Die vier Kampfprinzipien  (Beispiele):

 

Die Vier Kampfprinzipien:

 

Die Reihenfolge der Prinzipien ist weder unbedingt chronologisch noch wertend. Zudem können im se lben Moment mehrere Kampfprinzipien gleichzeitig wirksam sein (z.B. getrennt für linken Arm, rechten Arm und Bein oder gar für Ober- und Unterarm).

 

  

Ist der Weg frei, stoße vor!

 

Besteht bei einem gegnerischen Angriff oder während eines eigenen Präventivangriffs kein Kontakt mit dem Gegner, die Arme und evtl. auch ein Bein sofort in Richtung Gegner stoßen. Bei mangelnder gegnerischer Deckung sofort lohnende Ziele (z.B. Kopf, Hals, Genitalien) attackieren.

 

Merke: Je früher ein Angriff mit einem Gegenangriff gekontert wird, umso größer das Überraschungsmoment, desto schlechter die gegnerische Deckung, und umso höher die Trefferwahrscheinlichkeit.

 

Merke: Jede Kraft, deren Richtung nicht auf den Gegner zielt, kann vom Gegner genutzt werden.

 

 

Ist der Weg nicht frei, bleib in Kontakt!

 

Werden die Arme oder Beine beim Vorstoßen durch gegnerische Abwehrmaßnahmen (z.B. Deckung oder frontale Blocks) aufgehalten, diese nicht zurückziehen, sondern mit dem Gegner in Körperkontakt bleiben und so die taktile Wahrnehmung nutzen.

 

Merke: Taktile Wahrnehmung ist schneller und feinfühliger als optische Wahrnehmung.

 

Merke: Die kontakteten Gliedmaßen des Gegners können keine ungebremsten Angriffe

mehr ausführen (vgl.
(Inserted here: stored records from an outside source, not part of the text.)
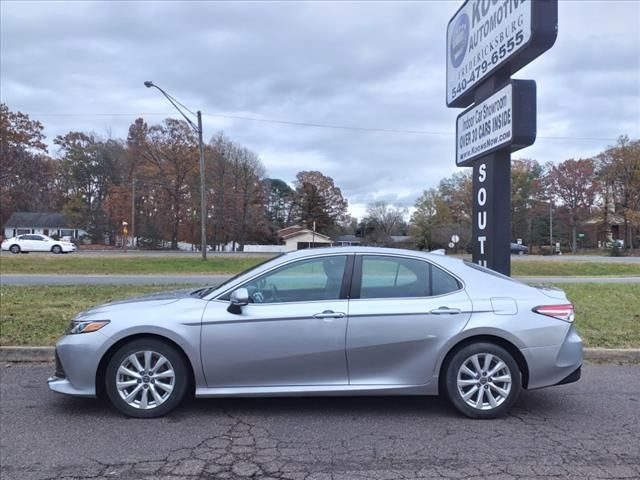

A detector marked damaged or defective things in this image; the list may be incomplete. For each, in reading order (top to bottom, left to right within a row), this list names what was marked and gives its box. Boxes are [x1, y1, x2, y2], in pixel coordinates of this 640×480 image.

cracked pavement [1, 364, 640, 480]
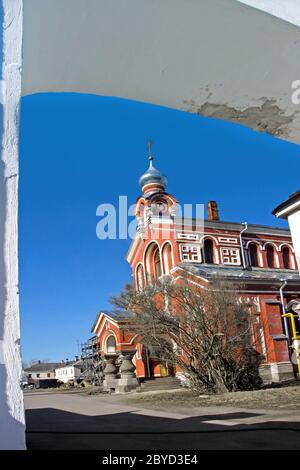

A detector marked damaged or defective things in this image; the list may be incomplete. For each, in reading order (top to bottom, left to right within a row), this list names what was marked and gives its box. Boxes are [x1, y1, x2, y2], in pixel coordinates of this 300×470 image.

peeling plaster [184, 97, 296, 137]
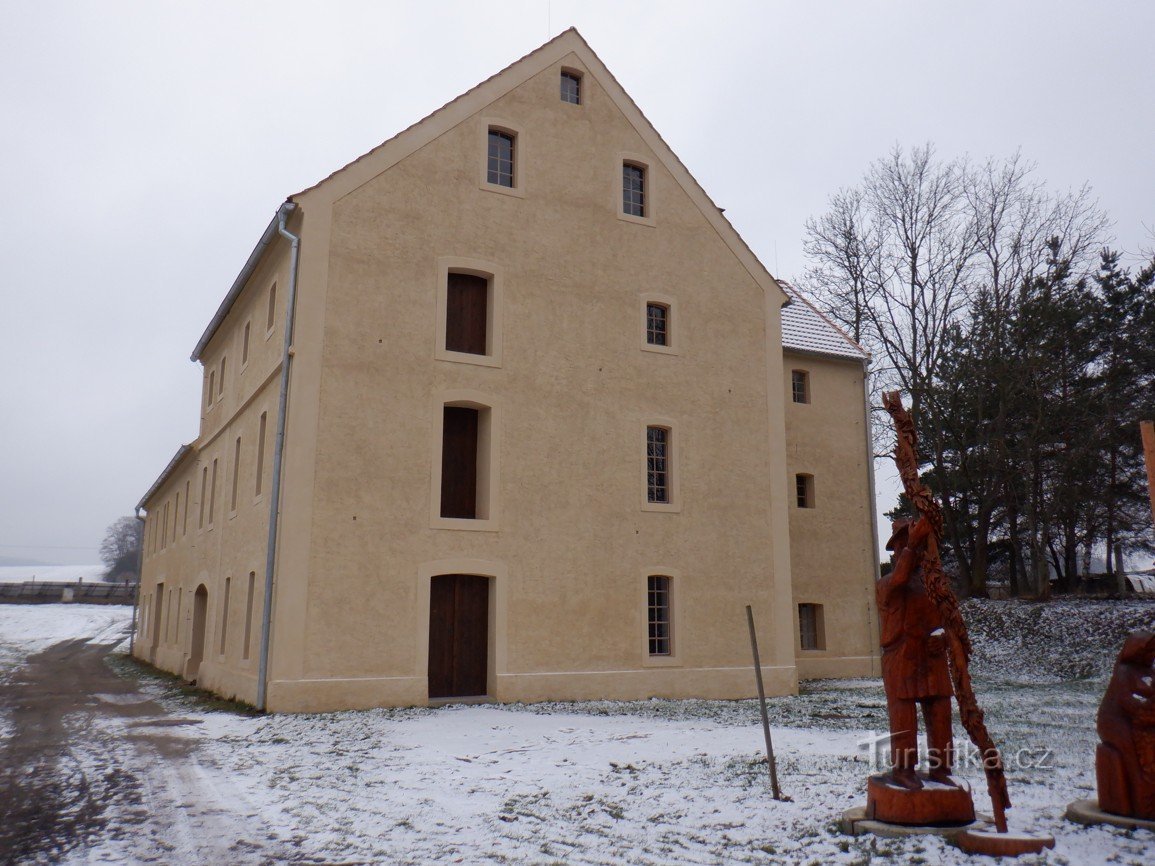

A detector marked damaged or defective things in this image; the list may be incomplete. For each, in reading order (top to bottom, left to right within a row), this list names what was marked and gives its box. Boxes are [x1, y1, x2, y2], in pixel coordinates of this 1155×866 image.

rusty metal sculpture [880, 392, 1008, 832]
rusty metal sculpture [1096, 628, 1152, 816]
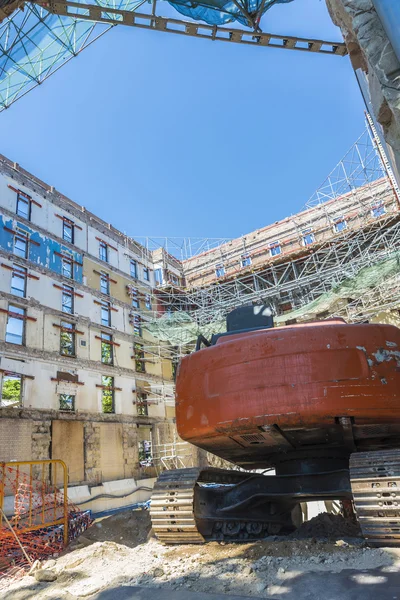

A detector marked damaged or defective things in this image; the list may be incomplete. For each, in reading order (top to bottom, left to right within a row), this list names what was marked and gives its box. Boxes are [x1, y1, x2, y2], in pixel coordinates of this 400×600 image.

rusty metal surface [176, 324, 400, 468]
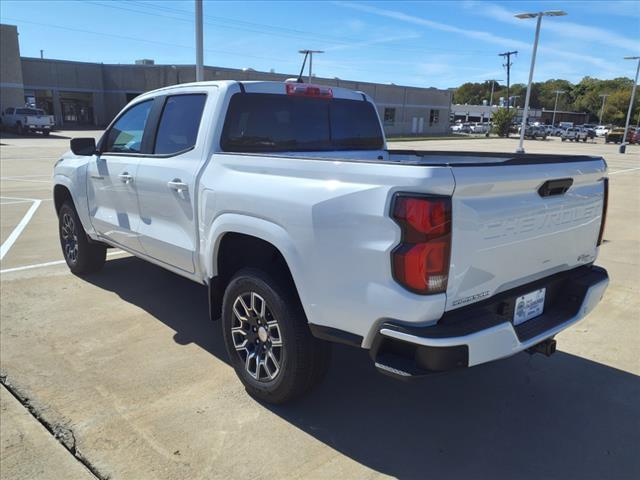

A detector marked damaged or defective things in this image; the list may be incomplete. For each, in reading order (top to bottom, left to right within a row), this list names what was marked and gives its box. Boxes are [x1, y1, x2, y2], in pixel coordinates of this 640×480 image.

crack in pavement [0, 372, 109, 480]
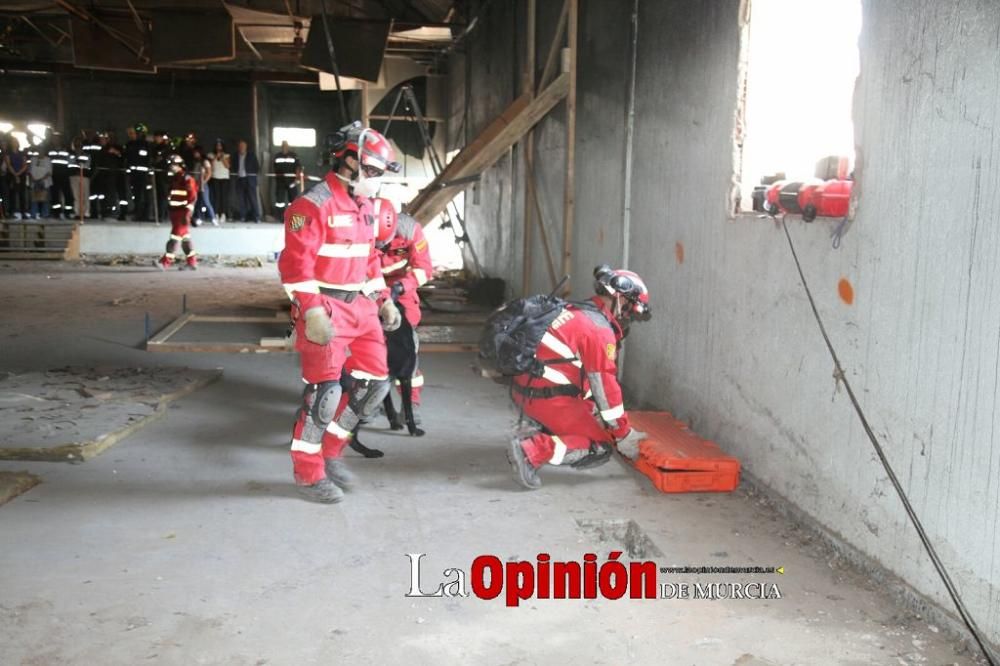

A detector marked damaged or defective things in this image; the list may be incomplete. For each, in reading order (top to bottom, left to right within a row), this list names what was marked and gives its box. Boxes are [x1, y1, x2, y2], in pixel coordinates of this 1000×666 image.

damaged ceiling [0, 0, 468, 77]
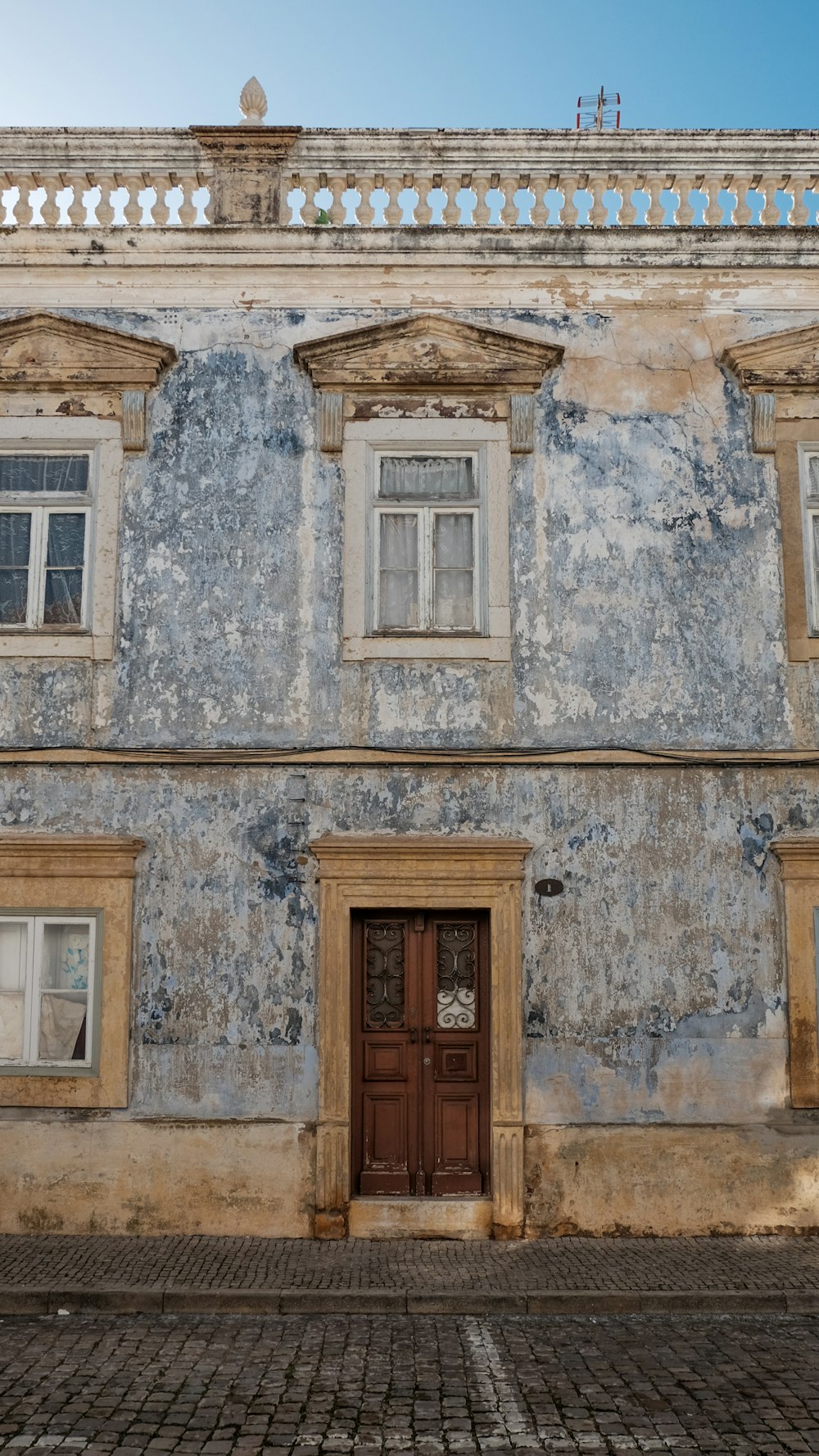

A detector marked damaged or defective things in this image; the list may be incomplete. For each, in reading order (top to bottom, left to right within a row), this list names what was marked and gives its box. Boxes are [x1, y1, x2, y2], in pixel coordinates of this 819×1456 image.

peeling paint wall [0, 295, 804, 751]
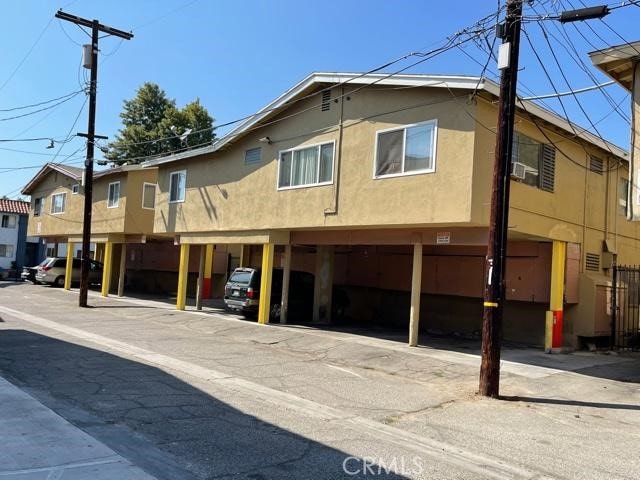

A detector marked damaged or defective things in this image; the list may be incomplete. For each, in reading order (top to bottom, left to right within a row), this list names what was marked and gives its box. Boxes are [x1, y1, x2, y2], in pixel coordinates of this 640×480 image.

cracked pavement [0, 282, 636, 480]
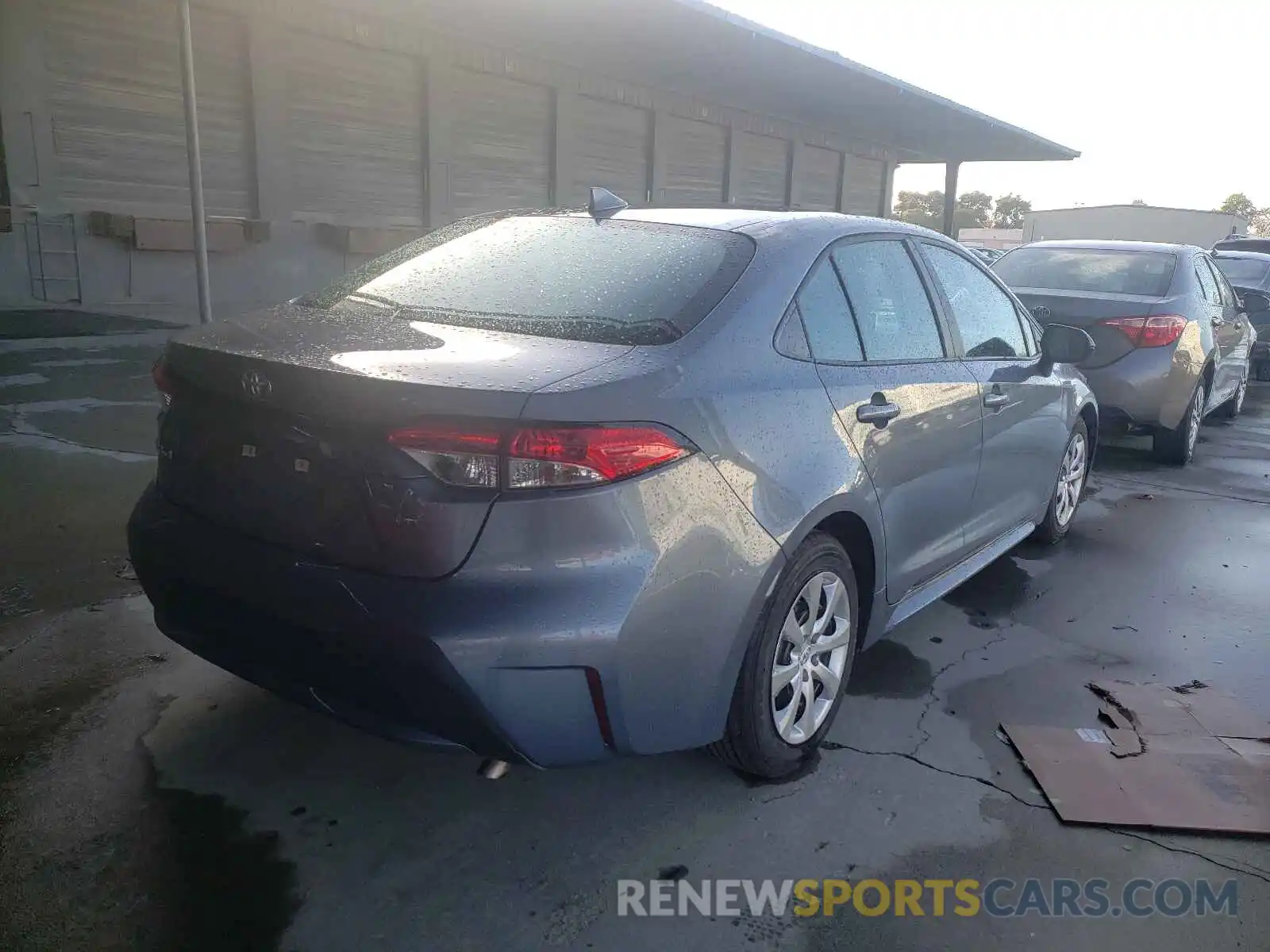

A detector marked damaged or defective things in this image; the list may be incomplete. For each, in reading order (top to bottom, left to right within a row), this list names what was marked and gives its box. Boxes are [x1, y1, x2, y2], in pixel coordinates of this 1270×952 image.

crack in pavement [828, 741, 1270, 893]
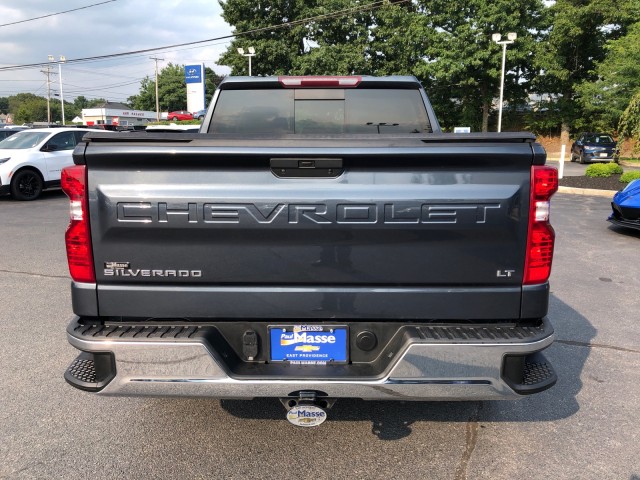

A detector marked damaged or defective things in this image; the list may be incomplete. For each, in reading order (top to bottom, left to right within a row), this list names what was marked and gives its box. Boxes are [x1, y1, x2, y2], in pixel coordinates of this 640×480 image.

pavement crack [452, 402, 482, 480]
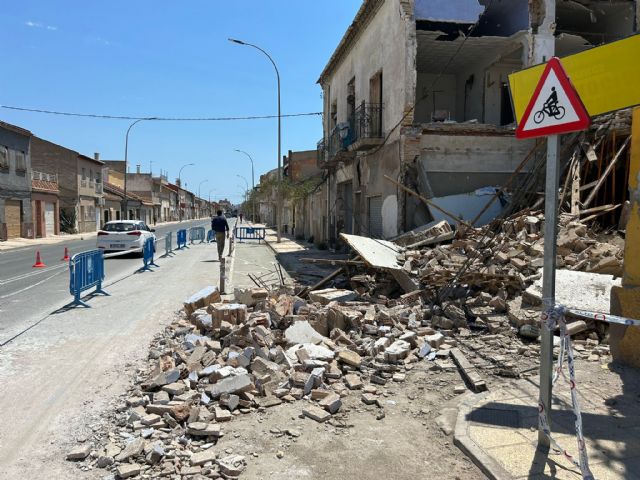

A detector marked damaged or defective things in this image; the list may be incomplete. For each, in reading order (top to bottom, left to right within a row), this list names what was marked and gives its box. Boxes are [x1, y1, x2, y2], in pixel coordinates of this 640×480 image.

damaged facade [314, 0, 636, 244]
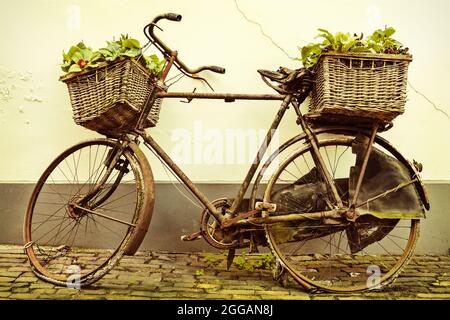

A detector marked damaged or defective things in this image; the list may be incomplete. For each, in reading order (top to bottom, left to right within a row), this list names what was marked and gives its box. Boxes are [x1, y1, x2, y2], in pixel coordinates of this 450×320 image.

rusty bicycle [23, 12, 428, 292]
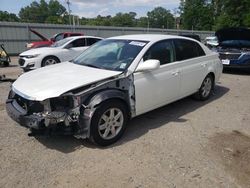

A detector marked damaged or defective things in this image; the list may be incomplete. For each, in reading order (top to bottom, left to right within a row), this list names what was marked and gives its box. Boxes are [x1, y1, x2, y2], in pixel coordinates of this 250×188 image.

crumpled hood [215, 27, 250, 43]
crumpled hood [12, 61, 122, 100]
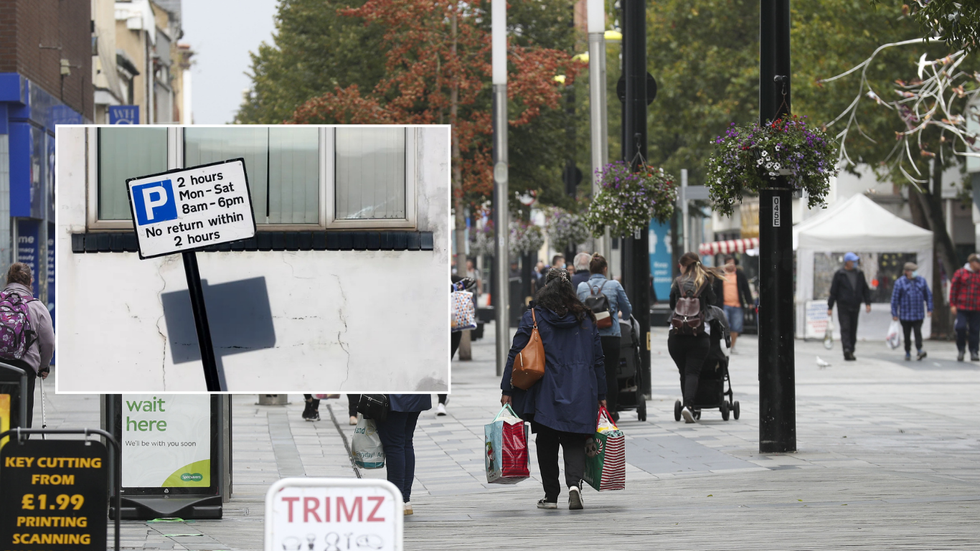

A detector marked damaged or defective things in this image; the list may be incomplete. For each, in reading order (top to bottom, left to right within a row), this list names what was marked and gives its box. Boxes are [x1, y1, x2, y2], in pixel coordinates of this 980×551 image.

white cracked wall [57, 126, 448, 392]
Schläge unter Wasser). Merke: Taktile Wahrnehmung ist unanfälliger gegen Finten.

 

 

Ist der Gegner zu stark, gib nach!


Werden meine Arme oder Beine während oder nach einem Angriff vom Gegner zur Seite gedrückt, dem Druck nachgeben und den Gegner so ins Leere laufen lassen. Drückt der Gegner frontal auf einen zu, durch Körperdrehung und Schrittarbeit aus der Angriffslinie herauswenden.

 

Merke: Arbeite nie gegen die Kraft des Gegners.

 
Merke: Ein Angriff in die Flanke des Gegners hat noch größere Erfolgsaussichten

als ein Frontalangriff.

 

 

Zieht sich der Gegner zurück, folge!

 

Zieht sich der Gegner kurz zurück, um ungehindert einen neuen Angriff aufbauen zu können, sofort folgen, um dem Gegner keine räumlichen Entwicklungsmöglichkeiten für seinen Angriff zu geben. Wenn möglich, den Kontakt zum Gegner nicht verlieren.

 

Merke: Nähe schützt.

 

Merke: Der vorwärts laufende kann den rückwärst laufenden stets einholen.

 

Merke: Wer sich im Kampf rückwärts bewegt, ist meist im Nachteil.